## SOURCE EXTRACT:
___

Attached Paper In-person November Annual Meeting 2025

The Primacy of Liberation over Peace/Reconciliation in Myanmar’s Revolutionary Context: A Theological and Ethical Reflection

Description for Program Unit Review (maximum 1000 words)

While there are research and theological arguments regarding the relationship between liberation and reconciliation, a fresh and specific context-based reflection is necessary and will be helpful to revisit both their relationship and respective theological implications. This proposed paper presentation would like to argue for the primacy of liberation by engaging and reflecting on the sufferings, struggles, resistances, and aspirations the oppressed masses and ethnic minorities in Myanmar, and by reviewing failing efforts of peace and reconciliation led by successive military regimes. Three basic tenets of liberative theology, namely, the preferential option for the poor, the centrality of praxis, and the epistemological privilege of the oppressed and marginalized, will be revisited and employed as methodological guides to explore and reflect on the liberative struggles of the oppressed and ethnic minorities in Myanmar. To advance the proposed argument, the primacy of liberation/freedom over reconciliation/peace, the lived experiences and perspectives of the oppressed in Myanmar will be consulted with special references to the works of liberative theologians and ethicists in Christian tradition and beyond.

___

Saved entries
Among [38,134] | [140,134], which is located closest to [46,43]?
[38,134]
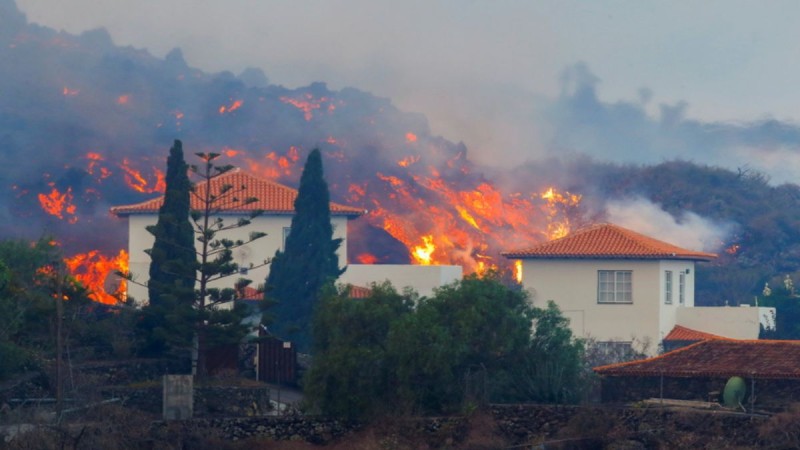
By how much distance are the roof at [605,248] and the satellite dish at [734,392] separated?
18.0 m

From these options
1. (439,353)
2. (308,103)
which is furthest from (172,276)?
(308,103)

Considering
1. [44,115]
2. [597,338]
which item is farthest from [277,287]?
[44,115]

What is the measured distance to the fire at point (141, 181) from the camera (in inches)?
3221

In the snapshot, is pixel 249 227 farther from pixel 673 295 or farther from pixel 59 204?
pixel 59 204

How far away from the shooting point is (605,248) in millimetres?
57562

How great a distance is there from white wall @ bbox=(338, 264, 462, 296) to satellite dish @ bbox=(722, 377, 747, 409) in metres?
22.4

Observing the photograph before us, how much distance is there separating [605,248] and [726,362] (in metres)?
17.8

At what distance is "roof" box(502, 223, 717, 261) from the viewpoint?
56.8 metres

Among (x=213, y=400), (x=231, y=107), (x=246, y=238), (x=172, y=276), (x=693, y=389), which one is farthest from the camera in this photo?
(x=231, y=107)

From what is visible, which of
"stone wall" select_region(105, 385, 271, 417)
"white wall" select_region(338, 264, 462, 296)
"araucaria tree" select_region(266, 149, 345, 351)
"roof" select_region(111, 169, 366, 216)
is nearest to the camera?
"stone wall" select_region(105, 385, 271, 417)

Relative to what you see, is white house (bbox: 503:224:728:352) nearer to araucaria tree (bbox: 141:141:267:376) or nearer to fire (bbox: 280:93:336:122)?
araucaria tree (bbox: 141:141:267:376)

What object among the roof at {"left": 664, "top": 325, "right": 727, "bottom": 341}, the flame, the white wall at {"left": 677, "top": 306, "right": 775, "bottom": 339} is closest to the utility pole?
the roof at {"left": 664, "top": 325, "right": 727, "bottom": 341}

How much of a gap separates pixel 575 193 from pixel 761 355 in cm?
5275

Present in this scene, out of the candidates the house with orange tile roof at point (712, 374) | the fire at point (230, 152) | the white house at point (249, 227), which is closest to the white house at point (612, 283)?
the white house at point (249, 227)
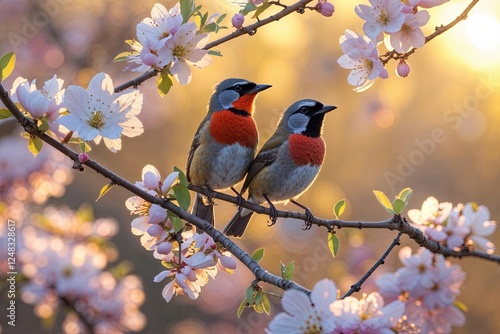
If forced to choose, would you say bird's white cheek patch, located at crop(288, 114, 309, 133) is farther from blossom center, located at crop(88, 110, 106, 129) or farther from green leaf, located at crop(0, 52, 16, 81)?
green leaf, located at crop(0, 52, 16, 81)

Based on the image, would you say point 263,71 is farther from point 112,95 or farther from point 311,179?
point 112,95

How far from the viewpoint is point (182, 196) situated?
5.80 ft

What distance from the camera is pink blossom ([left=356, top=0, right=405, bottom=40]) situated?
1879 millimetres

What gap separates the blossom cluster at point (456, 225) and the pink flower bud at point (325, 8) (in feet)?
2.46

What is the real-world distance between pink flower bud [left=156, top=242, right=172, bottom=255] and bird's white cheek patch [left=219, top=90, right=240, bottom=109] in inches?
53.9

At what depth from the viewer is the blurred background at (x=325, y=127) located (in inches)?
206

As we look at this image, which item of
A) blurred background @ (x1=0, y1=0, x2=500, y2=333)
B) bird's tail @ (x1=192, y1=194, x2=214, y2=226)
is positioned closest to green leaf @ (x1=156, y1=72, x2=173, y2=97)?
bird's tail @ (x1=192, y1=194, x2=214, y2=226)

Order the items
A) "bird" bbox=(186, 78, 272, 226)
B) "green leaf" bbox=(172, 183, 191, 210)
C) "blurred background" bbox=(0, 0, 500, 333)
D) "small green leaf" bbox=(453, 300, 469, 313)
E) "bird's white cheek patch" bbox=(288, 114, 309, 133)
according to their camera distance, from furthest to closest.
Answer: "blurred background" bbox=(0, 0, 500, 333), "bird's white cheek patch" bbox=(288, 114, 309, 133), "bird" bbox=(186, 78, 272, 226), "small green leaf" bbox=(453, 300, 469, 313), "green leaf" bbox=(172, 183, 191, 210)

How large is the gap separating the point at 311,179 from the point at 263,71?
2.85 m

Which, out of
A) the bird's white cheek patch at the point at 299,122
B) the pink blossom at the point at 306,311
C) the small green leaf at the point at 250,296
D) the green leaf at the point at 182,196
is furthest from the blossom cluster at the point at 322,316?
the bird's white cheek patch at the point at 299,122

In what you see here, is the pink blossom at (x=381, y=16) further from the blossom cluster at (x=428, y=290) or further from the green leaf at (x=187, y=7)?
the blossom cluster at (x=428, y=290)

___

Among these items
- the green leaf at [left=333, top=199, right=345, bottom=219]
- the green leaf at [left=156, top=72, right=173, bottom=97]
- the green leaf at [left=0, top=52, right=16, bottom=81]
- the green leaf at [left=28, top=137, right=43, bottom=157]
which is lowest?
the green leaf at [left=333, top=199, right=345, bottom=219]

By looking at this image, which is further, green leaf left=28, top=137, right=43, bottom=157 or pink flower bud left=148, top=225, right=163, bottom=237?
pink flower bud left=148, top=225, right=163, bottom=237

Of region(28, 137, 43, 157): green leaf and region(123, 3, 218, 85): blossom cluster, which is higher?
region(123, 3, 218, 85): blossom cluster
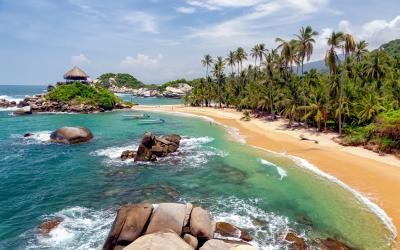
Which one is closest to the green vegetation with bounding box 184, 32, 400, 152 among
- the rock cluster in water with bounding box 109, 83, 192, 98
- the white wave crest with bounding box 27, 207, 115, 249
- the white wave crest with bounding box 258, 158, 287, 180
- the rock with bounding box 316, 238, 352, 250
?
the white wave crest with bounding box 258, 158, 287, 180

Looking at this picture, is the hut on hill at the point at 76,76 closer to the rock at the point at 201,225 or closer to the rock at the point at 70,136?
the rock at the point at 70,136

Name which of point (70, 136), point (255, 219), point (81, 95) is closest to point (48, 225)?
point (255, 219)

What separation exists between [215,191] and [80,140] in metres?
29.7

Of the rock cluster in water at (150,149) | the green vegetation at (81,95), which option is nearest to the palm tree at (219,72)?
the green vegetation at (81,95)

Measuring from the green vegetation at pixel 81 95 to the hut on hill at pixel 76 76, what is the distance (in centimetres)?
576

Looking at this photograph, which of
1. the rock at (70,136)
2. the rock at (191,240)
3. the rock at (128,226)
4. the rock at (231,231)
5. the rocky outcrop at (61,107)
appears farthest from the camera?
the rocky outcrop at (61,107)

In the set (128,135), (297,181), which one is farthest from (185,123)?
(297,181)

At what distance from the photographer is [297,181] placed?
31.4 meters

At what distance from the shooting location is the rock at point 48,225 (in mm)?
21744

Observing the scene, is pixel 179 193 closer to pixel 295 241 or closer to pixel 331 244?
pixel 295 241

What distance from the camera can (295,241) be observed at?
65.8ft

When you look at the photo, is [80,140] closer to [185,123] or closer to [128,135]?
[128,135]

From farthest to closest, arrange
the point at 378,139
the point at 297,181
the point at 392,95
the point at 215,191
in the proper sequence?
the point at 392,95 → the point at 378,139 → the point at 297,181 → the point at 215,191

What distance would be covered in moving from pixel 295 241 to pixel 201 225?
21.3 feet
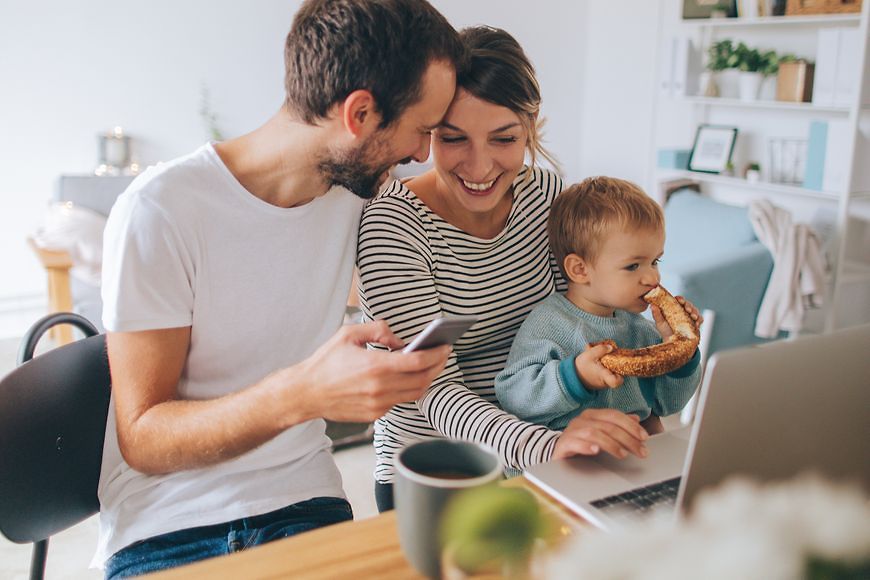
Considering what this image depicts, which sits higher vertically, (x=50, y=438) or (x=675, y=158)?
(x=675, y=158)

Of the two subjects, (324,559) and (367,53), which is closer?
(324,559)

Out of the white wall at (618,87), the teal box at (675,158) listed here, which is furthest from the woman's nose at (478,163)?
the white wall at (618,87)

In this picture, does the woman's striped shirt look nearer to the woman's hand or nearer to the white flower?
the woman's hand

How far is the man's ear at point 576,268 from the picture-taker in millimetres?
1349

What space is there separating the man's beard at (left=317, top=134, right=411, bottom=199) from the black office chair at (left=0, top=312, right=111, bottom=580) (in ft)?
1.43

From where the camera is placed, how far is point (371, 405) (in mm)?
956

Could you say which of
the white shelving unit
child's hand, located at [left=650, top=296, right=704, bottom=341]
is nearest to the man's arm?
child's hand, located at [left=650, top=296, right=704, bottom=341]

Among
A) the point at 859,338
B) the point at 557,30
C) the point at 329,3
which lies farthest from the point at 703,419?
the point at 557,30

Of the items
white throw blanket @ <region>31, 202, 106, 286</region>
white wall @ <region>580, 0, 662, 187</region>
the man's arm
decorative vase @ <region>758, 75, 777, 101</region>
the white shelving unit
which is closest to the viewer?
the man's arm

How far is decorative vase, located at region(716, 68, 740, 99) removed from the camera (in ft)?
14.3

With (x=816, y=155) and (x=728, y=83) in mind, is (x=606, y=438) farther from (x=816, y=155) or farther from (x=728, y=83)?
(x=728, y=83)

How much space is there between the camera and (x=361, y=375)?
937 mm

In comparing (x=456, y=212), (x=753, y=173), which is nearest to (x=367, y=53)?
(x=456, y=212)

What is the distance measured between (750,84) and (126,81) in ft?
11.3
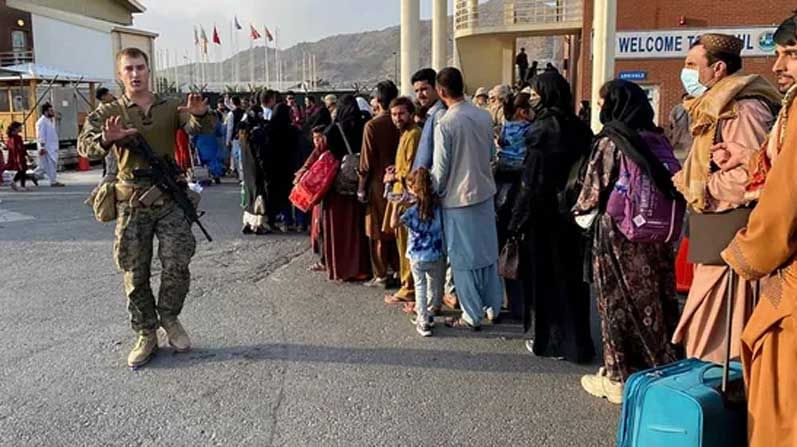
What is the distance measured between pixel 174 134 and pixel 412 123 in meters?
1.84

___

Reproduce the complete paper proposal on liberation and reconciliation in Myanmar word for word, keeping every line and line break unchanged.

## EXERCISE RESULT:
Attached Paper In-person November Annual Meeting 2025

The Primacy of Liberation over Peace/Reconciliation in Myanmar’s Revolutionary Context: A Theological and Ethical Reflection

Description for Program Unit Review (maximum 1000 words)

While there are research and theological arguments regarding the relationship between liberation and reconciliation, a fresh and specific context-based reflection is necessary and will be helpful to revisit both their relationship and respective theological implications. This proposed paper presentation would like to argue for the primacy of liberation by engaging and reflecting on the sufferings, struggles, resistances, and aspirations the oppressed masses and ethnic minorities in Myanmar, and by reviewing failing efforts of peace and reconciliation led by successive military regimes. Three basic tenets of liberative theology, namely, the preferential option for the poor, the centrality of praxis, and the epistemological privilege of the oppressed and marginalized, will be revisited and employed as methodological guides to explore and reflect on the liberative struggles of the oppressed and ethnic minorities in Myanmar. To advance the proposed argument, the primacy of liberation/freedom over reconciliation/peace, the lived experiences and perspectives of the oppressed in Myanmar will be consulted with special references to the works of liberative theologians and ethicists in Christian tradition and beyond.